## Text
Filtered out: DeprecatedAt (ad-hoc queries see only active events; matches the aggregator’s behavior — see #1169).
Hidden: Id, IdempotencyKey — internal plumbing, no billing relevance, surfaces a monotonic id that could leak insertion order to other tenants via timing.

Metadata is JSONB — exposing the JSON path operator (->>) is the whole point of allowing ad-hoc SQL. Whether to expose -> (returns JSON) and #>> (deep path) is an additional question; the principled answer is “all the PostgreSQL JSONB path operators, because limiting to ->>'x' only covers the flat-key case the existing CountDistinct.DistinctProperty already handles”.

5. Storage

If shipped, the user-defined expression lives on MeterDefinition as a new nullable column:

public string? SqlExpression { get; private set; }       // domain
public sealed class MeterDefinitionConfiguration { … }
{
    builder.Property(e => e.SqlExpression).HasMaxLength(4096);
}

Auditability:

Versioning: every change goes through MeterDefinition.Update(...) which is currently restricted to Draft status (#1165) — already auditable via the audit interceptor.
Provenance: (CreatedBy, ModifiedBy) from AuditedAggregateRoot capture who authored each version.
Rollback: if a SQL expression turns out to compute wrong values, the recompute machinery (#1167) handles re-running with the previous expression on the affected window — provided the previous expression is recoverable from the audit trail.

Versioning the expression itself (à la PlanPrice versioning in Granit.Subscriptions) is appealing but doubles the storage model. A simpler alternative: write each change as an audit log row, never overwrite history.

6. Validation pipeline

When the user creates a meter with SqlExpression, run synchronously:

Static validation (microseconds): tokenise + parse, reject on syntax errors before the meter is persisted.
AST whitelist (microseconds): walk the tree, reject any node type not in the closed list (DML, DDL, SET, sub-query other than scalar aggregate, foreign-table reference, etc.).
EXPLAIN against an empty meter_events-shaped temp table (single-digit ms): catches column-name typos, unsupported function calls, broken JSONB paths. Cost estimate also bounds the worst-case fan-out.

## Task material
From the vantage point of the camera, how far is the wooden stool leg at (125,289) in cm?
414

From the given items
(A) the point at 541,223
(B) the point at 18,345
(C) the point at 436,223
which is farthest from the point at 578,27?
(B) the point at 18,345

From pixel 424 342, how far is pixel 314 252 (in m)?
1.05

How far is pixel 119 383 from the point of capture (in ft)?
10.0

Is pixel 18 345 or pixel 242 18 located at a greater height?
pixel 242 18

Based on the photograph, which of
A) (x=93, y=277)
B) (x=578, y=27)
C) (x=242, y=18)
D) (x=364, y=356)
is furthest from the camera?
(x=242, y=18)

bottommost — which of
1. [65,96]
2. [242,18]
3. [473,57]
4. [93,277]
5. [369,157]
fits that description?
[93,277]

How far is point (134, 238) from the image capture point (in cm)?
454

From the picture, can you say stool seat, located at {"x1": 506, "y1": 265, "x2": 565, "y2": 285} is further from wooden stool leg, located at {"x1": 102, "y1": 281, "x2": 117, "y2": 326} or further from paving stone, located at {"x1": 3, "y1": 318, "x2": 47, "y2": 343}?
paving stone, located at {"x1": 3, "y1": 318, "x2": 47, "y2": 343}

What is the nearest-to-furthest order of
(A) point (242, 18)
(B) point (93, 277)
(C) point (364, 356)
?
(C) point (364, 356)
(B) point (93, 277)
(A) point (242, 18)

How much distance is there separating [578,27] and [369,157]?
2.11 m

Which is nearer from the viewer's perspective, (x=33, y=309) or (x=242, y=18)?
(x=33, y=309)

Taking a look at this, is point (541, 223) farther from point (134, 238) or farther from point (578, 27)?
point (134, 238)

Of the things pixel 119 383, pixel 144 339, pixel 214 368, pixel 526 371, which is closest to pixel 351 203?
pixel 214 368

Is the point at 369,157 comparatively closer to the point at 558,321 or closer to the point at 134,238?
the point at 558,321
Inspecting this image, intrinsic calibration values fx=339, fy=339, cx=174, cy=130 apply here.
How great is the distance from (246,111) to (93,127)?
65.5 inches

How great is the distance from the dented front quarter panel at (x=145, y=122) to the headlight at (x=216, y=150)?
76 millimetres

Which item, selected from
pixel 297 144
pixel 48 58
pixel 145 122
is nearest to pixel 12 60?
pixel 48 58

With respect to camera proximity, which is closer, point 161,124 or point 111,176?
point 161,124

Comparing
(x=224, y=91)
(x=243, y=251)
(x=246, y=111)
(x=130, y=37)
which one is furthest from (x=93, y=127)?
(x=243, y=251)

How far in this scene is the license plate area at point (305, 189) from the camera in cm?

## Problems to work on
A) Quote the rows starting with the line that contains "Inspecting this image, intrinsic" and going on through the end of the rows.
B) Extend the text on the meter SQL expression design, picking up after its last sentence.
The rows have no connection to the text.

## Responses in order
A)
Inspecting this image, intrinsic calibration values fx=339, fy=339, cx=174, cy=130 apply here.
How great is the distance from (246,111) to (93,127)?
65.5 inches

How great is the distance from the dented front quarter panel at (x=145, y=122) to the headlight at (x=216, y=150)?
76 millimetres

Which item, selected from
pixel 297 144
pixel 48 58
pixel 145 122
is nearest to pixel 12 60?
pixel 48 58

With respect to camera proximity, which is closer, point 161,124 or point 111,176?
point 161,124

Comparing
(x=224, y=91)
(x=243, y=251)
(x=246, y=111)
(x=130, y=37)
which one is furthest from (x=93, y=127)?
(x=243, y=251)

How far in this scene is the license plate area at point (305, 189) from the camera in cm?

B)
Smoke execution against the last 5 minutes of events (50–500 ms): verifies the query produces a numeric-compatible scalar. The result is discarded.

If any step fails, the create returns 422 with a problem-detail mapping the validation failure to a localised error code (mirrors the CountDistinct validator pattern from #1166).

7. Performance

Representative numbers for a busy SaaS tenant on Granit.Metering:

Scenario	Events / period	SQL aggregate latency (PG, indexed `(TenantId, Timestamp)`)
Hourly aggregator on rolling window	≤ 100 K	50–150 ms per meter
On-demand recompute over a day (#1167)	1–5 M	300 ms – 2 s per meter
Ad-hoc SQL with `metadata->>'x'` filter	1–10 M	200 ms – 8 s per meter (varies wildly with selectivity)
Ad-hoc SQL with `metadata->>'x'` filter, no index	10 M	30 s – timeout

The pathological case (no functional index on the JSONB path) is the one the EXPLAIN gate must catch. Functional indexes on JSONB paths are user-defined and cannot be inferred from the SqlExpression — Granit could ship a hint that any metadata->>'foo' predicate triggers a recommendation to CREATE INDEX ON meter_events ((metadata->>'foo'));, but the actual index creation belongs to the application layer (Granit ships no migrations; #1167).

Bottom line: ad-hoc SQL on Granit’s PG-on-commodity-hardware target is viable up to ≈ 10 M events with the right indexes, an order of magnitude above what the existing primitives need. Beyond that, users should run on a columnar engine — at which point they likely shouldn’t be using Granit anyway.

8. Alternatives — constrained DSL

The most attractive alternative to raw SQL is a constrained predicate + aggregate DSL that compiles to IQueryable<MeterEvent>. Sketch:

public sealed class MeterDefinition
{
    // additive in a future PR if we GO
    public string? PredicateExpression { get; private set; }   // e.g. "metadata.region == 'us-east-1' && metadata.cached == false"
    public string? AggregateExpression { get; private set; }   // e.g. "sum(quantity)" — closed list of fns
}

The DSL parser (custom, ~600 LOC for the closed grammar) translates to IQueryable<MeterEvent> predicates and an Expression<Func<IQueryable<MeterEvent>, decimal>> aggregator. EF Core then generates the SQL — and the existing tenant / soft-delete / DeprecatedAt == null filters apply automatically because they live on the IQueryable.

Property	Raw SQL (whitelisted)	Constrained DSL → IQueryable
Tenant isolation	Manual (forced WHERE injection)	Automatic (global query filter)
Soft-delete + lifecycle filters	Manual	Automatic
Cross-DB portability	Per-provider parser	Native (EF Core does it)
Expressive power	High (joins, sub-queries, window fns)	Medium (predicate + aggregate; no joins yet)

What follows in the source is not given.